──────── Records supplied ────────

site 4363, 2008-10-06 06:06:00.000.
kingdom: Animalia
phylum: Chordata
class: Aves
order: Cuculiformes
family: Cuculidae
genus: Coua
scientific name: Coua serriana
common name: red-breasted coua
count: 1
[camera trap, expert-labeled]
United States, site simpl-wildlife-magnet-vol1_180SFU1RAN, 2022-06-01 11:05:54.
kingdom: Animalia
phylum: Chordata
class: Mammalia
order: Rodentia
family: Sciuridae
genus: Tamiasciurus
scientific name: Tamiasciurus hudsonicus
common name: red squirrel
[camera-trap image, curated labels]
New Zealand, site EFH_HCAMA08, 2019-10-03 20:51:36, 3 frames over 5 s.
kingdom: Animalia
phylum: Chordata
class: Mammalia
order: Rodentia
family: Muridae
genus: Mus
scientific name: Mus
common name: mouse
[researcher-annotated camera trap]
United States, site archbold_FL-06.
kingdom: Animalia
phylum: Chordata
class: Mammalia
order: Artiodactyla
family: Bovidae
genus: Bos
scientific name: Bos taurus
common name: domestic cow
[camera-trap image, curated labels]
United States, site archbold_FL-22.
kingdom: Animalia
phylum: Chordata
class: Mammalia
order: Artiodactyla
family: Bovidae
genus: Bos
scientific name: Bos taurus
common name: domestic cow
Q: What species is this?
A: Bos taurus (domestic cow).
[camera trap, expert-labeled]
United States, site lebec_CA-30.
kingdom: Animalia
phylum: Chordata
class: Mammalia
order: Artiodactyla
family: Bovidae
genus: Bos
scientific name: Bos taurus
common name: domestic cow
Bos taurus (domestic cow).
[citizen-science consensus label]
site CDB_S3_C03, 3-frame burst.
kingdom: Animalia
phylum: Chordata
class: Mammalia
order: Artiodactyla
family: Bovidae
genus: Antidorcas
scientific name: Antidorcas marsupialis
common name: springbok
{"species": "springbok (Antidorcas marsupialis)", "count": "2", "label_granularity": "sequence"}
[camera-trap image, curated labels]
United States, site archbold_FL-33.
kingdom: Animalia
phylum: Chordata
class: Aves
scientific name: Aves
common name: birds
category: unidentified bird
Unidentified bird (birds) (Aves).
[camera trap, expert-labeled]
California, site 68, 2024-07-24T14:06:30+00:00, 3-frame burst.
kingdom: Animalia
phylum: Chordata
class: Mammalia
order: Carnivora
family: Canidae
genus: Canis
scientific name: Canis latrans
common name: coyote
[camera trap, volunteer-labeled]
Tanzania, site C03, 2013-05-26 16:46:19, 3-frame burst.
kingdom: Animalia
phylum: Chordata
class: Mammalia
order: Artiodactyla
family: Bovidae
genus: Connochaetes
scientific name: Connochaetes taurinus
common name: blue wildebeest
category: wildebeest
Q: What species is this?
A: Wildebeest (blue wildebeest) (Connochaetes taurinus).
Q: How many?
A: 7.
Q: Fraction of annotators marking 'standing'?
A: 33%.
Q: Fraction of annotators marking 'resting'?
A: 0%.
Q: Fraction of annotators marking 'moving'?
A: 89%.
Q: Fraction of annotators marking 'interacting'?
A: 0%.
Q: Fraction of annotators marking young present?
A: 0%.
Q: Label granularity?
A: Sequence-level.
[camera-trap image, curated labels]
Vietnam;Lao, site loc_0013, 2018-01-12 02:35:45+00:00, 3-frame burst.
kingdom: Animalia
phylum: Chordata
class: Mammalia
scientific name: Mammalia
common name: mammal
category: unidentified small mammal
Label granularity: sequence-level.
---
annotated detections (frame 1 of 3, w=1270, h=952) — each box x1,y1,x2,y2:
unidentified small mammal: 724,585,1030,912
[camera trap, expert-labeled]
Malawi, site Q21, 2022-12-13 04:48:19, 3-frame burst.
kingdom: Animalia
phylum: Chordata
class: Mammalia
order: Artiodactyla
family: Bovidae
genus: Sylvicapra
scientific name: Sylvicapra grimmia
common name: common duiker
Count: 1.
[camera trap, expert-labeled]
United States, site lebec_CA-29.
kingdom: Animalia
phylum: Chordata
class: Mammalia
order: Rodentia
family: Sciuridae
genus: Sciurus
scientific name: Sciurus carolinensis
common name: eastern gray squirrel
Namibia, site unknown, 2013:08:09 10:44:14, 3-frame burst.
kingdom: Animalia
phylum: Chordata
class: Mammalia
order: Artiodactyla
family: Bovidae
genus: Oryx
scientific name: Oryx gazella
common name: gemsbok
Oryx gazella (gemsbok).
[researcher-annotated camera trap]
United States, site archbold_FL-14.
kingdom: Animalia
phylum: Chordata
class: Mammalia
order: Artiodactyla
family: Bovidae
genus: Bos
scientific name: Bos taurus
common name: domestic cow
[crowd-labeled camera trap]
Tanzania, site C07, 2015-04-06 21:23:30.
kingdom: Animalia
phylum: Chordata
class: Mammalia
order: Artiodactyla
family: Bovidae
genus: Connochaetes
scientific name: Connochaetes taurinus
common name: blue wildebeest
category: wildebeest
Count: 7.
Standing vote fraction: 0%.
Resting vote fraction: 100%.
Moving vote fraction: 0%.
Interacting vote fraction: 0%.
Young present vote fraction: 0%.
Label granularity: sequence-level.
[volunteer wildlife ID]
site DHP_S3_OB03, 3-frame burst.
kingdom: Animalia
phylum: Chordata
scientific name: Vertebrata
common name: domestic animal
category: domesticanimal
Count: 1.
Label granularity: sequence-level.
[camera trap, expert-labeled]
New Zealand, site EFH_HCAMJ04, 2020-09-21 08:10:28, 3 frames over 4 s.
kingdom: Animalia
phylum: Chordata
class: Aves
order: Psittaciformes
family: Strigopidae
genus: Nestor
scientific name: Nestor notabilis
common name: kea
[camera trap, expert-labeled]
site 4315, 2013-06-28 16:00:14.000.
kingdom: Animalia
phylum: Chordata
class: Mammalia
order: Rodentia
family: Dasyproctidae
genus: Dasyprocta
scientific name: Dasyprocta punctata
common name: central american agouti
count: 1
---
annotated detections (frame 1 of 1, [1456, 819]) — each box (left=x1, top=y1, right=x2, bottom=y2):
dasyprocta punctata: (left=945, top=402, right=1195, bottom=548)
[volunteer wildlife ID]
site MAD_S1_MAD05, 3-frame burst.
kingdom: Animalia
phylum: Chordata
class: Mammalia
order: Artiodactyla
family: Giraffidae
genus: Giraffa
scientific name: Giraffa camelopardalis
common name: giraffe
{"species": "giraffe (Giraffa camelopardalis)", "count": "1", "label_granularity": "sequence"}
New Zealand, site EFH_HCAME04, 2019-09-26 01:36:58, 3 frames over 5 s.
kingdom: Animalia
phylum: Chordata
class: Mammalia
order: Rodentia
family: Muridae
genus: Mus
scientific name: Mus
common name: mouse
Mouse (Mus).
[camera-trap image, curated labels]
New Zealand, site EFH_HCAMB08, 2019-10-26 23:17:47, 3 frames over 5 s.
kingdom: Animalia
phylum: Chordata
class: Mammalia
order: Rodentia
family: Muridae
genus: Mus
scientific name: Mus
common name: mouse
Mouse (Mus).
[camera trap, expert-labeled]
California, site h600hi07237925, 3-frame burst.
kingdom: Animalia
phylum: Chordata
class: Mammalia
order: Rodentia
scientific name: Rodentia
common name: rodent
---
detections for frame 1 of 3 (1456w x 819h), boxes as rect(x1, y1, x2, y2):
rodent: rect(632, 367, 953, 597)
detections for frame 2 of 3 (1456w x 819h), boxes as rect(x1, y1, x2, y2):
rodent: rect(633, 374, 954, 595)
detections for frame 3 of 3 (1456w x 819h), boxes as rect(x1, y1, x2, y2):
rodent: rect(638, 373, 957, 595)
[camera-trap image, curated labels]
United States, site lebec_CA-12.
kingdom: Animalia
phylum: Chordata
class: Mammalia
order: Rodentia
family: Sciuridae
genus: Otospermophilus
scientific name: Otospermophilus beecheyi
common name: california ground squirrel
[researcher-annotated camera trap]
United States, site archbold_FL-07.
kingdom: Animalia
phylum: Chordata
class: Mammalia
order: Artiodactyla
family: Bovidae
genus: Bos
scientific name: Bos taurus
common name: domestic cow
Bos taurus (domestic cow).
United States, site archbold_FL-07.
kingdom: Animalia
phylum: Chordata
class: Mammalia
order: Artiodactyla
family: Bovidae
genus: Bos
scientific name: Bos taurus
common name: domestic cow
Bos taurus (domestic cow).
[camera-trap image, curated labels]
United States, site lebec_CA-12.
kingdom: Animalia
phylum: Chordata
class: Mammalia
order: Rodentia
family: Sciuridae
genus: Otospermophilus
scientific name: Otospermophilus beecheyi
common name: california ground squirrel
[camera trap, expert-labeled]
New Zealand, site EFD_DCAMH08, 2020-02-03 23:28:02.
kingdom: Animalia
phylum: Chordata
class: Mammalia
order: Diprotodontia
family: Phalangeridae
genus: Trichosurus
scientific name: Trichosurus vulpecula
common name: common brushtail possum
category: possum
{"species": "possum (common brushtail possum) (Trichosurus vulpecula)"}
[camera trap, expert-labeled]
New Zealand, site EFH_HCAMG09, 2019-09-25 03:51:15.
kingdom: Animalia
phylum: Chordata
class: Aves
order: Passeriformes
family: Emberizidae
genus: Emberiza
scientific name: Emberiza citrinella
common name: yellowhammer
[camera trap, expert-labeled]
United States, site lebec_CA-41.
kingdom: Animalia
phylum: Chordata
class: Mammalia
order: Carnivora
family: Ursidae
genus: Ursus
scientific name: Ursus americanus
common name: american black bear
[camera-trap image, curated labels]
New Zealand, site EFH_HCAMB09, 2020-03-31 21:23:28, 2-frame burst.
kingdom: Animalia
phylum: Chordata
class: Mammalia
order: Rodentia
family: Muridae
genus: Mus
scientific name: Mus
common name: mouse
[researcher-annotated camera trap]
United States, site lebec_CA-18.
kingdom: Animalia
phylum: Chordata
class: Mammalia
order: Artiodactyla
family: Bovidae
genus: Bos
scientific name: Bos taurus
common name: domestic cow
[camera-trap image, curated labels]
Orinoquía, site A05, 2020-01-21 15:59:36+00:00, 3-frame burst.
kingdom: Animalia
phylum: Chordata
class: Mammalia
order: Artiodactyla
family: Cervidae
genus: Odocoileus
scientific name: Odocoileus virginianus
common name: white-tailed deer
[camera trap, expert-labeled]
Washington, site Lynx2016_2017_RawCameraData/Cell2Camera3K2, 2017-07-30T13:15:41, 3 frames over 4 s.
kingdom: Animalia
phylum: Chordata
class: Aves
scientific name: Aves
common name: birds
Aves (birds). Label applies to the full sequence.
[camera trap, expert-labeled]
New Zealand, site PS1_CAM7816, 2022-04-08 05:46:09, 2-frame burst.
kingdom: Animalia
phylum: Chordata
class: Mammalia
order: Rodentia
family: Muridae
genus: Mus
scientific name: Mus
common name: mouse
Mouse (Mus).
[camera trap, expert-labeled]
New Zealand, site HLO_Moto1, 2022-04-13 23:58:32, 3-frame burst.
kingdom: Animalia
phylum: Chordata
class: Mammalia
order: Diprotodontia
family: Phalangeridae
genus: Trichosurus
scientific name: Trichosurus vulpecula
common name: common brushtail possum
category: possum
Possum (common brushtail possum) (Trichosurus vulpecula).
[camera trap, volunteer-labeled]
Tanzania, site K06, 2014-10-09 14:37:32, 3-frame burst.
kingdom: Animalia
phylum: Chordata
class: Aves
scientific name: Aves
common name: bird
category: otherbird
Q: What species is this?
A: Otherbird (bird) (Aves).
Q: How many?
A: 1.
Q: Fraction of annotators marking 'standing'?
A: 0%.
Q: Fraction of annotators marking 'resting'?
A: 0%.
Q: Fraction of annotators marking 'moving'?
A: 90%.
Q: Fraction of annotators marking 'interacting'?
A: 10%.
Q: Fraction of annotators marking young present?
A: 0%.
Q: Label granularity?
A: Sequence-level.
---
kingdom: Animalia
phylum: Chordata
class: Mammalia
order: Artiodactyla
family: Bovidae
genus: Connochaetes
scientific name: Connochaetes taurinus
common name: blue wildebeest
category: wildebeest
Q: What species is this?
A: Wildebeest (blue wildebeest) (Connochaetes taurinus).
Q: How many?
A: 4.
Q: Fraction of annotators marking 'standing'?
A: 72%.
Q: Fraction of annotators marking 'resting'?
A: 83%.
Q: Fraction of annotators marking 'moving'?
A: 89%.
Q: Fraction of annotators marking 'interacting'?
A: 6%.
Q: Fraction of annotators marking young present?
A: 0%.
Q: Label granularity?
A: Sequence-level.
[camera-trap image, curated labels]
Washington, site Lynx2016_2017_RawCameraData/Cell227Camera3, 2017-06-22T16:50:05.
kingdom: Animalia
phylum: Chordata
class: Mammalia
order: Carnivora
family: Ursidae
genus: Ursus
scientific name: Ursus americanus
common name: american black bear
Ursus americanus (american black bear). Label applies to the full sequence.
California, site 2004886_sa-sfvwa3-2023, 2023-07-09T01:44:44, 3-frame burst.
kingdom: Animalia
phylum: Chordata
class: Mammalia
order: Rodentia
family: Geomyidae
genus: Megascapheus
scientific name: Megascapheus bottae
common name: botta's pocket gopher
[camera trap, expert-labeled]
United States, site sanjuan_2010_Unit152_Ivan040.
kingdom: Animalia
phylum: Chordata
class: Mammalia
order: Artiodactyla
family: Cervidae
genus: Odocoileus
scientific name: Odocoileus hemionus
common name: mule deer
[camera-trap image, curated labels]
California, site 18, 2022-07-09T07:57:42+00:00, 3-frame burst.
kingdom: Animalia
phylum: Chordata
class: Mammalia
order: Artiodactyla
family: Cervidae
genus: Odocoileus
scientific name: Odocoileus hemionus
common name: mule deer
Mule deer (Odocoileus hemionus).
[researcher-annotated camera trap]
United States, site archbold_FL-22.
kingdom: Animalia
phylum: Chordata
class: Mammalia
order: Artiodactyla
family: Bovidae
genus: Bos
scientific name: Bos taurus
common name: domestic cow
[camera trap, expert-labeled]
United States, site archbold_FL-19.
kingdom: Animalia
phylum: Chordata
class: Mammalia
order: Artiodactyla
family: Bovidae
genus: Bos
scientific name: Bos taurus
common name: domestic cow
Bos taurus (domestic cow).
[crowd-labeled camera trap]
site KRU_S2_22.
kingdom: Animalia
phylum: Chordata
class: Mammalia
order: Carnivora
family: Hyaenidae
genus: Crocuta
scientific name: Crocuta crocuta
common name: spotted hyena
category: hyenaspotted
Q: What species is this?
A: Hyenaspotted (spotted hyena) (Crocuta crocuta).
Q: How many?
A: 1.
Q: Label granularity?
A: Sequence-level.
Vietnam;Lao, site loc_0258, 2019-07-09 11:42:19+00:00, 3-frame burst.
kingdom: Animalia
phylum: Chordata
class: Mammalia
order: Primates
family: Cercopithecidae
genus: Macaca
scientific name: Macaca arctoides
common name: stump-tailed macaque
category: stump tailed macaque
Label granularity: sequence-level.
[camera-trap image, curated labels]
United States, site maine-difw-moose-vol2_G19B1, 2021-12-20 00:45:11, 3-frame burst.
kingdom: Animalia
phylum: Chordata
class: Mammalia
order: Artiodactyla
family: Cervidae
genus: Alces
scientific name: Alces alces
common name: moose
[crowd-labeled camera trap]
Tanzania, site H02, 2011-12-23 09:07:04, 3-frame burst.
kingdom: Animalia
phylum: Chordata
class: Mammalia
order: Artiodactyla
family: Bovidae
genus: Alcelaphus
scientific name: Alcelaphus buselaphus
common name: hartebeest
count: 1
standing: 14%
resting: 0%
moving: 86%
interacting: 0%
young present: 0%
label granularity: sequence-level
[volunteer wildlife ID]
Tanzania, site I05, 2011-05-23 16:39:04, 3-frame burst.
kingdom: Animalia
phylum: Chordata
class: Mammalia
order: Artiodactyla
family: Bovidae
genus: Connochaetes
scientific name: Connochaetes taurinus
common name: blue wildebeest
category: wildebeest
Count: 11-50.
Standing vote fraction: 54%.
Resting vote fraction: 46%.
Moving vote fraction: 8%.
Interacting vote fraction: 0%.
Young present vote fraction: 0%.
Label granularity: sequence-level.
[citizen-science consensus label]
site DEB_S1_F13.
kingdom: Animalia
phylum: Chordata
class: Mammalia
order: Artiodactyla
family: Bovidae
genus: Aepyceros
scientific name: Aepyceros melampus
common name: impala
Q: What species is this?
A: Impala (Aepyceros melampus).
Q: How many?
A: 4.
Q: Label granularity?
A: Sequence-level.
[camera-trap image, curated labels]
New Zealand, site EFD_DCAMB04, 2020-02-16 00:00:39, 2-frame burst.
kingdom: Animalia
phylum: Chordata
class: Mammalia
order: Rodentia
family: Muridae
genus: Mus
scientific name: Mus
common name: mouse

────────

Directions for this task:
Your reply should hold every line from the data that contains "squirrel", copied in full.

Result for this exercise:
common name: red squirrel
common name: eastern gray squirrel
common name: california ground squirrel
common name: california ground squirrel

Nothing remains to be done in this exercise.